Adamek’in zıtlıklarının şahsen ne gibi etkileri olacağını kim söyleyebilir? Solistlerin ve oda gruplarının aksine, orkestralar salgının gerektirdiği sanal performanslar için özellikle uygun değildir. Büyük topluluklar, çevrimiçi ortamda sürekli düzleşme riski taşıyan karmaşık organizmalardır. Video bir belge olarak gayet iyi, ancak konsere giden deneyimin yerine geçemiyor.
Bu, özellikle Messiaen’in “Et exspecto resurrectionem mortuorum” adlı eserinde açıkça görülüyordu. Paris’teki Sainte-Chapelle’in Gotik ihtişamında prömiyeri yapılan ve geniş alanlar için tasarlanan bu çalışma, kıyametin bir vizyonu olarak ezici olabilir. Ancak yankılanması – akustik ve başka türlü – burada boğulmuş, açıkça tanınabilir ama erişilemez.
Bu konserden sonra Rattle, Purcell’in 17. yüzyıldan kalma “Kraliçe Mary’nin Cenazesi için Müzik” ve Georg Friedrich Haas’ın “boşuna” ( Rattle, önceden yapılmış bir röportajda, “Bu yüzyıldan zaten bildiğimiz birkaç parçadan biri, bundan sonra tüm yüzyıllar boyunca bir yaşama sahip olacak. ”
Rattle’ın Haas’a olan saygısı, puanın kusursuz bir şekilde okunması anlamına gelen, değişen tonları ve dokuları eşleştirmek için bir aydınlatma şeması gerektiren, herhangi bir performansı bir enstalasyondan daha fazla hale getiren – bazen, tamamen karanlıkta – parladı. “Boşuna” deneyimi, bir besteci ile müzisyenler arasındaki ve dolayısıyla izleyici arasındaki ilişkiyi keşfetme ve sorgulama noktasına özgüdür. Yine de oyuncuların enstrümanlarında körü körüne hareket etmelerini izlerken, açık bir pencerenin yanında oturuyor, öğle güneşinin sıcaklığında yıkanıyordum ve baharın uyanışının tazeliğinin tadını çıkarıyordum.
Pandemi dönemi programlamasının bir yararı varsa, bu ölçeklidir. Göreceli güvenlikleri nedeniyle, küçük boyutları nedeniyle geleneksel olarak gözden kaçan işler gelişmiştir. Bu nedenle, tanıdık isimler ve daha az tanıdık müziklerden oluşan bir program olan Herkulessaal’dan Cuma günü canlı yayın: Brahms’s Serenade No. 2 in A, tatlı sade dilli ve elegiac; Stravinsky’nin “Senfonileri”, farklı konuları zarif ve uyumlu bir şekilde birbirine dolanmış; ve Haydn’ın C’de Senfonisi No. 90, ilk başta biraz solgun ama canlı bir oyun oynamaya alıştı.

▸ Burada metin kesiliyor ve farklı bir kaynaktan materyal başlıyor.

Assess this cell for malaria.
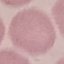
It is uninfected.

Thin smear of blood. Automatically extracted cell patch, resized to 64 × 64 pixels. Photographed with a smartphone camera at the microscope eyepiece. Giemsa-stained preparation.Evaluate for Plasmodium parasites.
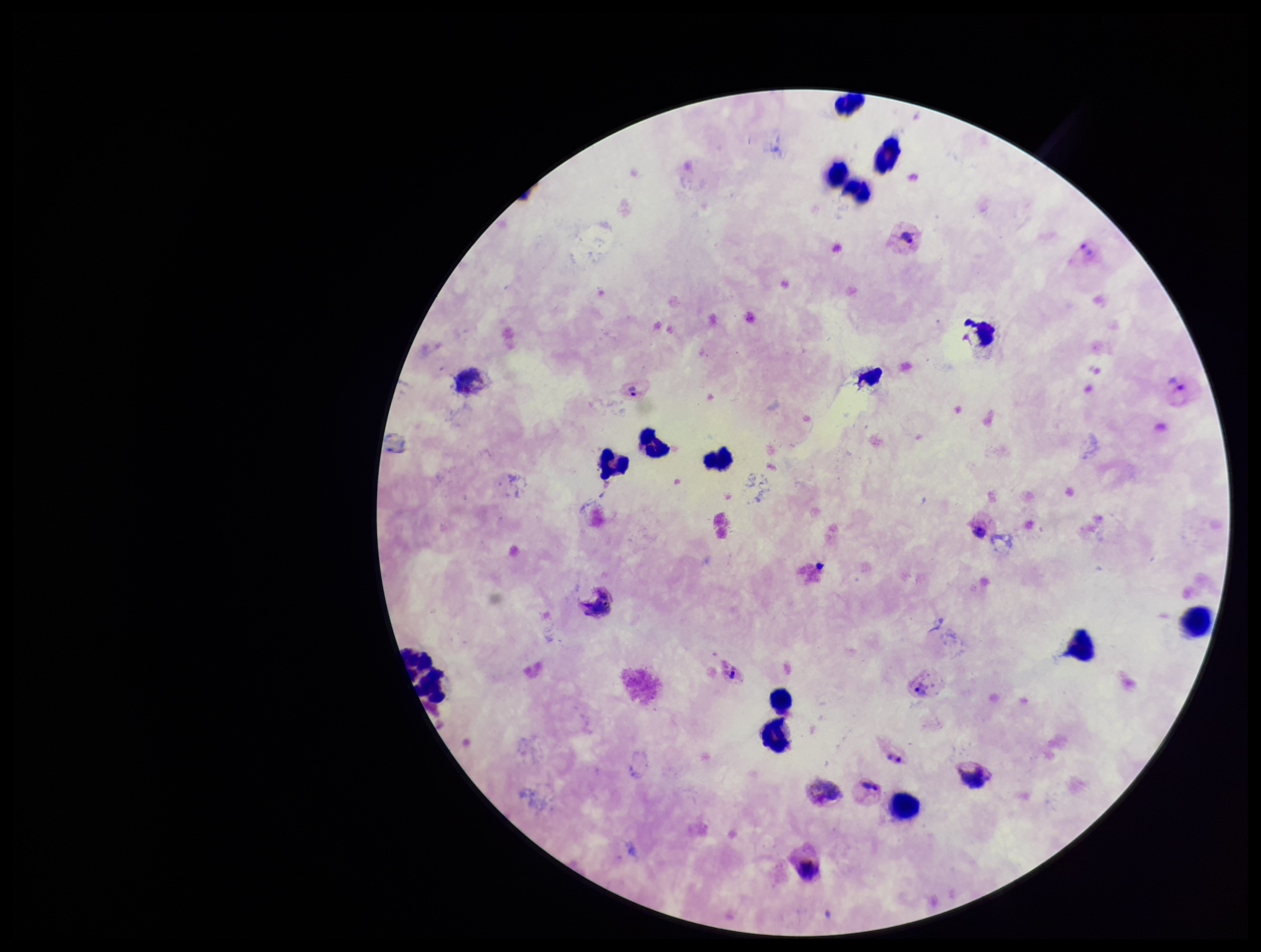
Identified.

Summary:
  - Patient malaria status: infected
  - Capture: smartphone photograph through the microscope eyepiece
  - Leukocyte count: 13
  - Field of view: single
  - Image size: 1261×952 pixels
  - Preparation: thick blood smear
  - Stain: Giemsa
  - Parasite count: 7
  - Species reported for this patient: Plasmodium vivax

Haydn’ın sahte bir sonu var: Genellikle alkışlayan ve müzik devam ederken kendilerine gülen seyircilerin pahasına bir şaka. Koridorda kimse olmadığından, yumruk çizgisi düz düştü, bir “hah” dan daha çok “heh” oldu. Ancak Rattle’ın BR-Klassik ile yaptığı röportajda dediği gibi, Bavyeralılarla uzun bir yolculuğa yeni başlıyor ve gelecekte kişisel bir favori olan Haydn’ı daha fazla programlamayı planlıyor. Bu olduğunda senfoni dinleyicilerini tekrar gıdıklayabilir. Çünkü duraklamadan sonra orkestranın geri geldiğini biliyorlar. Her zaman yapar.